(begin)

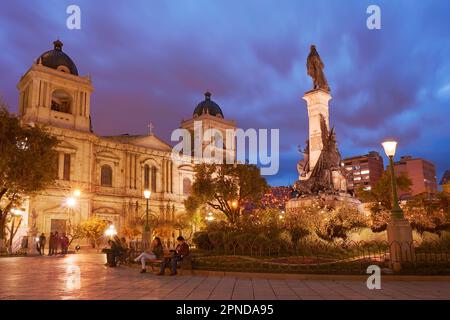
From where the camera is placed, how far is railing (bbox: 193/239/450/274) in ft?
37.8

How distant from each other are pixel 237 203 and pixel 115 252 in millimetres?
18972

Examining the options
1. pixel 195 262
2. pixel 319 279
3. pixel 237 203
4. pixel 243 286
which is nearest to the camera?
pixel 243 286

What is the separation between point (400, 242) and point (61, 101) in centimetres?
4762

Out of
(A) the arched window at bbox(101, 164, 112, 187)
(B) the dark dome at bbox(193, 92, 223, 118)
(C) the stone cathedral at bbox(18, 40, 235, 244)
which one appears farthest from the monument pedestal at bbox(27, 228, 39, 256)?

(end)

Requirement:
Rename "camera" to "observer" everywhere in the listing above and write out all its lines again with nothing else changed. Leave the pictures out.

In response:
From where the observer is placed, how far is railing (bbox: 193/239/450/274) in ft?
37.8

How distant from each other are pixel 237 203 and pixel 115 252 in millimetres?
18972

Examining the options
1. pixel 195 262
2. pixel 319 279
3. pixel 237 203
4. pixel 243 286
which is nearest to the observer?
pixel 243 286

What is the separation between point (400, 242) and point (61, 101) in centimetres?
4762

Out of
(A) the arched window at bbox(101, 164, 112, 187)
(B) the dark dome at bbox(193, 92, 223, 118)
(C) the stone cathedral at bbox(18, 40, 235, 244)
which one appears farthest from the monument pedestal at bbox(27, 228, 39, 256)?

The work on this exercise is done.